Recently turning 65 would give me a bit of a “youth” advantage over most of the other M65s (aged 66 to 69). How good was I versus all the other 65 year old 400m men runners?  For that we would need a duncanScore for individual age-years.

And here it is!  …

So there you have it! While I may have been as fast as 80% of the M65s, I was only as fast as 75% of the 65-year olds. And with this new metric, as I age, year by year, I can truly see how well I am keeping pace with my age specific comrades.

“But wait!” says the infomercial announcer … “we have more!” My 68 second 400m was approximately the average time for a 57 year old competitive Masters man. I could say, then, that my “running age”, or what I’m calling my Athletic Age, was 57.  I might say I was running 8 years younger than my actual age (see the yellow circle in the chart).

That is another metric worth tracking over time.

So that’s what I’m working on.

The next phase is incorporating mastersrankings results from 2017-2019 and updating the factors for upgraded duncanScores for all 5 year age groups in all events. After some more final checks, I will release new 400m factors for the calculator next week.

After that, the big job will be providing factors for individual age years … so you can get your duncanScore for your event by your age year. Then the Dashboard.

4 thoughts on “What I’ve Been Working On – The Dashboard

  1. Hi Dunc,
    Very interesting. I like the idea that what performances one does at a certain age can be compared to one’s actual age. One can be performing at one’s current age; or at a younger age; or, heaven forbid, performing at an age older than one’s current age. The one thing about this process that I have trouble with is that this relies on stats from masters runners who can record a performance. I have to remind myself that this is a ranking of athletes who can manage performances. It is not a reflection of a ranking amongst all people in the world who of that age group. For example, anyone who at age 65 can get around the track for one lap (400m) is probably in the top 1% range. Whereas, your system gives one a solid feel for how one is performing amongst active performers throughout the world (which is very valuable to us).
    Does mastersrankings include all international events? Some Senior Games results in the US don’t get included. I do realize that some state games don’t report results well. I suppose that any results that National Masters News reports would be included. Keep up the good work. It will be neat to plug in current results into the duncanScores in the future.

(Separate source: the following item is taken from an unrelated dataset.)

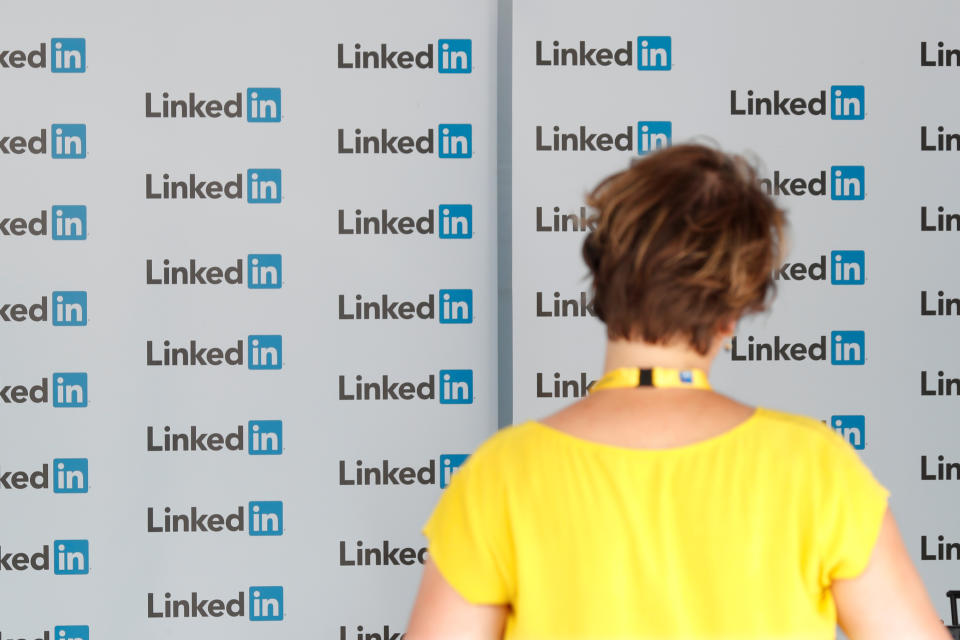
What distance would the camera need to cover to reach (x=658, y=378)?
843mm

    • Thanks Tim for your thoughtful response. There is no question that the data used does not represent the general population. We are a very unique subset. At the same time we are a very competitive lot, and always wondering where we stand versus everyone else. My “Athletic Age” stat is my attempt to create something meaningful for non Masters people. I’ll give you my reason why. A few years ago when I was slowing down so drastically I tried to find out the reason. I changed my training, even switched coaches. No improvement. I then tried doctors and other medical professionals. The first reaction was, of course, “well how old ARE you?”. I showed my rising times for 400 & 800, and worsening age grades. But all were meaningless to them. As I calculate it now, every year during this time, my “Athletic Age” was rising 3 years. I was aging triple what is average or normal. Perhaps they might have been able to grasp that metric and realized, yes, there was something wrong.

      I can’t say for sure if Masters Rankings has all international events … probably not. But John Seto does try very hard to get as many meets as possible. There is, too, a self input option.